Data records:
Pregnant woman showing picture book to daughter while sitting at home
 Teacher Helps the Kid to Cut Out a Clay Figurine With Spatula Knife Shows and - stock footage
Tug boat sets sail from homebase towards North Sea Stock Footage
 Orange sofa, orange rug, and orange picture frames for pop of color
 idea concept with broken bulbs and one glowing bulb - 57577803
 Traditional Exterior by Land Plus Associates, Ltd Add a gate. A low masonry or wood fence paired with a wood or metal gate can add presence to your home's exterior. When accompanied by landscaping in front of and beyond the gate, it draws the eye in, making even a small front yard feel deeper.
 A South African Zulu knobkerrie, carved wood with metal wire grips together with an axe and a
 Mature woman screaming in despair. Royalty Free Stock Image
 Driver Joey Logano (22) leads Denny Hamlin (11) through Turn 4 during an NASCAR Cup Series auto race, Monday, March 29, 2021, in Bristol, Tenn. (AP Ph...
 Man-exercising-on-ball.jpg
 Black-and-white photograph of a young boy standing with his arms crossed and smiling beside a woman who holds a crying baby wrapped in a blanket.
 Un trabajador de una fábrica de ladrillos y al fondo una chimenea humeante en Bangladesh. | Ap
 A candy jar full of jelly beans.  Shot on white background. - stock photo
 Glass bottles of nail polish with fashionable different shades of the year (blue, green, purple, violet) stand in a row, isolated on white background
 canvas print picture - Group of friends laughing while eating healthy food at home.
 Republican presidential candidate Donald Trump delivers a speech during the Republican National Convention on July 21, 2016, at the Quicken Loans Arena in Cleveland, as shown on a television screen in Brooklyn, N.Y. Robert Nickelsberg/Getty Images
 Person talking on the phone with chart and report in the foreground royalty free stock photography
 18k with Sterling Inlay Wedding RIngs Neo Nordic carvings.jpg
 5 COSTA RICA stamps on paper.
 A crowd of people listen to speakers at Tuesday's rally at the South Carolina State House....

Directions: Retype the entries above exactly, but only from the line containing "Orange sofa, orange" through the line containing "Un trabajador de", both included.

Response to this exercise:
 Orange sofa, orange rug, and orange picture frames for pop of color
 idea concept with broken bulbs and one glowing bulb - 57577803
 Traditional Exterior by Land Plus Associates, Ltd Add a gate. A low masonry or wood fence paired with a wood or metal gate can add presence to your home's exterior. When accompanied by landscaping in front of and beyond the gate, it draws the eye in, making even a small front yard feel deeper.
 A South African Zulu knobkerrie, carved wood with metal wire grips together with an axe and a
 Mature woman screaming in despair. Royalty Free Stock Image
 Driver Joey Logano (22) leads Denny Hamlin (11) through Turn 4 during an NASCAR Cup Series auto race, Monday, March 29, 2021, in Bristol, Tenn. (AP Ph...
 Man-exercising-on-ball.jpg
 Black-and-white photograph of a young boy standing with his arms crossed and smiling beside a woman who holds a crying baby wrapped in a blanket.
 Un trabajador de una fábrica de ladrillos y al fondo una chimenea humeante en Bangladesh. | Ap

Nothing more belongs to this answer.